The counter-culture of the 60s had given way to the disco and self-indulgence of the 70s.  Hair that once grew long and unbrushed became tightly styled.  Free and easy styles had become skin-tight shirts and bell-bottom pants over platform shoes.
But even though we were in the 70s, we still considered ourselves children of Woodstock.  And the difference for us between those two decades, was the loss of that sense of purpose we had enjoyed.  Vietnam and all that it represented had given youth their voice, their passion.  It was a voice that was loud, strident, and in the end, effective.
But with the treaty signing and the end of the draft, Americans were done with the rest of the world.  Like the decade after World War I, we retreated within ourselves.
In 1987, a song written and performed by the late Harry Chapin was released on an album of the same name.  As much as any song ever written, "Remember When the Music" lives as the epitaph of the protest generation.
"Remember when the music
Came from wooden boxes strung with silver wires
And as we sang the words, it would set our minds on fire
For we believed in things, and so we'd sing"
Music gave us our voice.  The lyrics articulated the caused of peace and justice which we embraced.  Bob Dylan, Peter, Paul & Mary, and others provided the soundtrack and the drumbeat to which we all marched.
"Remember when the music
Brought us all together to stand inside the rain
And as we'd join our hands, we'd meet in the refrain
For we had dreams to live; we had hopes to give"
Music was the unifying element through which we could all celebrate.  There were so many protests where we stood in all manner of bad weather, hands held, and hearts united.  In that idealistic expression, we were articulating our dream.  We were sharing our hopes.
"Remember when the music
Was the best of what we dreamed of for our children's times
And as we sang we worked, for time was just a line
It was a gift we saved; a gift the future gave.
Even though the protests were mostly about the war, we were also concerned with the future.  We wanted to world to change for the better, to something that would give that hope to future generations.
"Remember when the music
was a rock that we could cling to so we'd not despair
And as we sang we knew we'd hear an echo fill the air
We'd be smiling then, we would smile again"
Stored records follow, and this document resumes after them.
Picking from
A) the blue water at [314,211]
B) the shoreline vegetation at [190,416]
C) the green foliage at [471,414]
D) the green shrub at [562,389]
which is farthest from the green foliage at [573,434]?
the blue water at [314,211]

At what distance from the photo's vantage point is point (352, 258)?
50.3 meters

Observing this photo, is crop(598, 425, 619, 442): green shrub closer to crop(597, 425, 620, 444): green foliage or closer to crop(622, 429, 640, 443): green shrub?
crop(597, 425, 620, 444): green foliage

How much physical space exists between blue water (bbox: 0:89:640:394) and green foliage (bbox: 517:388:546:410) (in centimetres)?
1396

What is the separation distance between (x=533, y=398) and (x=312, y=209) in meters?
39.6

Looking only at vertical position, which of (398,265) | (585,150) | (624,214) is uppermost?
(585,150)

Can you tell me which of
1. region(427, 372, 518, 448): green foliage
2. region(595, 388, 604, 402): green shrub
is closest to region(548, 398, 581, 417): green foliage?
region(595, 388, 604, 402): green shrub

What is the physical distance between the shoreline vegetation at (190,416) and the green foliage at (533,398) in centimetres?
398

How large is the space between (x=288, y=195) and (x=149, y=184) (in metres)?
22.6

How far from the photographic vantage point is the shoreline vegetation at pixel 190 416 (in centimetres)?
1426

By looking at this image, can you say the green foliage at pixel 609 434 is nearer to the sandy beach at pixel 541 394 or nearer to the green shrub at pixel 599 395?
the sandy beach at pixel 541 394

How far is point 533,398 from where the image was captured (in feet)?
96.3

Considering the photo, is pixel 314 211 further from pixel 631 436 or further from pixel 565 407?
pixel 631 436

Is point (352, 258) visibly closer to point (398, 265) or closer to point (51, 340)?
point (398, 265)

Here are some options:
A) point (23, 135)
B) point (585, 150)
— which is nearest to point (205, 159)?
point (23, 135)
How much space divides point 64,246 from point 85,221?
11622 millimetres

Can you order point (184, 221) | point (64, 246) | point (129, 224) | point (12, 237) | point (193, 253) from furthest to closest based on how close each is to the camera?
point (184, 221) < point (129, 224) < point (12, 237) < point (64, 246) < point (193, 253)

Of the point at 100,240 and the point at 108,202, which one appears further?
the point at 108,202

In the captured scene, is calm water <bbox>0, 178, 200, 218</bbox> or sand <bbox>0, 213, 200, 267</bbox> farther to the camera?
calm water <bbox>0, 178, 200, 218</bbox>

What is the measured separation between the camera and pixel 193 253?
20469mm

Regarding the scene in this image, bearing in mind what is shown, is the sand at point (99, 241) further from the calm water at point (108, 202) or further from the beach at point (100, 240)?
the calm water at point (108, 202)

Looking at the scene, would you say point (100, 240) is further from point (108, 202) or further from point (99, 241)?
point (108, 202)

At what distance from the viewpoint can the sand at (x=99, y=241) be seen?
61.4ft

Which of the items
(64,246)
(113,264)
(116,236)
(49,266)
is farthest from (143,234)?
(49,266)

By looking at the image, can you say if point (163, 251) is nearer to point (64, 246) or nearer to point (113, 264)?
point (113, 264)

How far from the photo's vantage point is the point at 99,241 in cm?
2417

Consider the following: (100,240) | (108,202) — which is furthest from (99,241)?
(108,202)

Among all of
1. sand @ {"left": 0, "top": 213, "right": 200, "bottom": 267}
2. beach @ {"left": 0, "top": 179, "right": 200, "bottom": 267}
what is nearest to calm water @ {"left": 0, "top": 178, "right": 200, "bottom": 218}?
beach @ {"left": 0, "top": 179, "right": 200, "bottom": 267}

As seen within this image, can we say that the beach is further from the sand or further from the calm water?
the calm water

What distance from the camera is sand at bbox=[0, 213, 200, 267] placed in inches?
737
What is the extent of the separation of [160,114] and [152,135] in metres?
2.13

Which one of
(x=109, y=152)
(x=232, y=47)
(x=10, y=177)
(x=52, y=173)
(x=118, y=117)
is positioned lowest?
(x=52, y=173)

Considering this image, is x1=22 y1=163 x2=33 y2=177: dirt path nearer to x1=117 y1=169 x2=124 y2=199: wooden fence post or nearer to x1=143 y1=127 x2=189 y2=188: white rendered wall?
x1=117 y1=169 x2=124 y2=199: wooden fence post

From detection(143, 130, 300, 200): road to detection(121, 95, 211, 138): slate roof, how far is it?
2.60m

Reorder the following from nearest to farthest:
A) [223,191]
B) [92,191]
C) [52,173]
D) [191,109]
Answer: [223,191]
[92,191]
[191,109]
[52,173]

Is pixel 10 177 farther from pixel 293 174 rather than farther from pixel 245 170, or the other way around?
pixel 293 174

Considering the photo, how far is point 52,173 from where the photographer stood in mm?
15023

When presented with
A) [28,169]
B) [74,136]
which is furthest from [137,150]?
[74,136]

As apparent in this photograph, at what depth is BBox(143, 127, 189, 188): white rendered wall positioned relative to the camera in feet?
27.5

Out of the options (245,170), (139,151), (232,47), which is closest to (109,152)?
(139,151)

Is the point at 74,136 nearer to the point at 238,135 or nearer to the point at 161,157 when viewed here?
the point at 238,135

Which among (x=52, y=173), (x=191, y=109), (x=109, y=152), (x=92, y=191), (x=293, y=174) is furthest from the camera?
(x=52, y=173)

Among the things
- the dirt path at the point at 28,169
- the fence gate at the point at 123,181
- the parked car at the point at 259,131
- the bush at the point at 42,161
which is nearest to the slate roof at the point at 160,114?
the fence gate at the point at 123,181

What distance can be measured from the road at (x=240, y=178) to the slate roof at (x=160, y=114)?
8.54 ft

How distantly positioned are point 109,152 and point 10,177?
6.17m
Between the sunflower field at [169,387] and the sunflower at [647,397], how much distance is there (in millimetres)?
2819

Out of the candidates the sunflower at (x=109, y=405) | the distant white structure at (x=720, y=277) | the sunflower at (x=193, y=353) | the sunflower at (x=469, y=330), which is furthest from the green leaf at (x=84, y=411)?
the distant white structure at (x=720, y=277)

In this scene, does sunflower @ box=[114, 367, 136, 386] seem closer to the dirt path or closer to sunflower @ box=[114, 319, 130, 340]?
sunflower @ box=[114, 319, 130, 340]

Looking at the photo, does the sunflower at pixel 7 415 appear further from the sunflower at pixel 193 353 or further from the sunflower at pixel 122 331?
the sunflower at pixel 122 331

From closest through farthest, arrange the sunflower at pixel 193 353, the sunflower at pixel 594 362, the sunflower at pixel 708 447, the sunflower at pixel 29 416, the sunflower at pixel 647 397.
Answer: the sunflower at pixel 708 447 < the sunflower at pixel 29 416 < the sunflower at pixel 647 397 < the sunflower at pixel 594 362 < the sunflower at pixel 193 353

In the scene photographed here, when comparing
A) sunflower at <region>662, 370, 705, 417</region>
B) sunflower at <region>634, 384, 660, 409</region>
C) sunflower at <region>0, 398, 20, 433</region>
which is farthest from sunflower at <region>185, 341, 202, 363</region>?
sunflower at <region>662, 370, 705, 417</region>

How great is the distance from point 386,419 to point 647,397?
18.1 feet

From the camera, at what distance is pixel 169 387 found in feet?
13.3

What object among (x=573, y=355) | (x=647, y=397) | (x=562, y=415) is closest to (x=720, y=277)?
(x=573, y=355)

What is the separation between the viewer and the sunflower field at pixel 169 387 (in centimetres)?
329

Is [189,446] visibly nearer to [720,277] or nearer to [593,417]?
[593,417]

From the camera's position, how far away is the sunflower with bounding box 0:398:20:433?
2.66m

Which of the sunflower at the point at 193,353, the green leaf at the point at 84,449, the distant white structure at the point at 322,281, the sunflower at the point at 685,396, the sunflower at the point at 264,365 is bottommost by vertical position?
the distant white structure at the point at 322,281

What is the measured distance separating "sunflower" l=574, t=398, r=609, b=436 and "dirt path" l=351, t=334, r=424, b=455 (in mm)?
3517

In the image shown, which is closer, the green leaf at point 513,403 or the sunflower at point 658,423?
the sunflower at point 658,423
It was an uphill fight, one that promised setbacks and disappointments.  But music gave us new life, new hope.  We knew we were not alone because as we sang, others were joining in.
"Oh all the times I've listened, and all the times I've heard
All the melodies I'm missing, and all the magic words
And all the potent voices, and the choices we had then
How I'd love to find we had that kind of choice again"
In the decades since, we have looked back knowing that the future had been in our hands.  We honestly felt we could change the world.  We could determine a destiny for ourselves, for our country, for the world.  But the future is no longer ours to control.  How we wish we could have the power of the belief once again.
"Remember when the music
Was a glow on the horizon of every newborn day
And as we sang, the sun came up to chase the dark away
And life was good, for we knew we could
Remember when the music
Brought the night across the valley as the day went down
And as we'd hum the melody, we'd be safe inside the sound
And so we'd sleep; we had dreams to keep.
Every morning brought opportunity; a chance to change people's hearts, and through that, the world.  And when the sun went down, we gathered; we talked; we sang.  We dreamed.
"Remember when the music
Came from wooden boxes strung with silver wire
And as we sang the words, it would set our minds on fire
For we believed in things; and so we'd sing
And so we'd sing."
In the forty years since graduation, the world has changed in more ways than we could have possibly imagined.  But over that time, I've missed my friends, and the good times we had.
I have missed the times; the feeling that there was nothing we couldn't accomplish.  I miss the feeling that life had no limits, and all possibilities were possible.
Mostly though, I miss believing in things.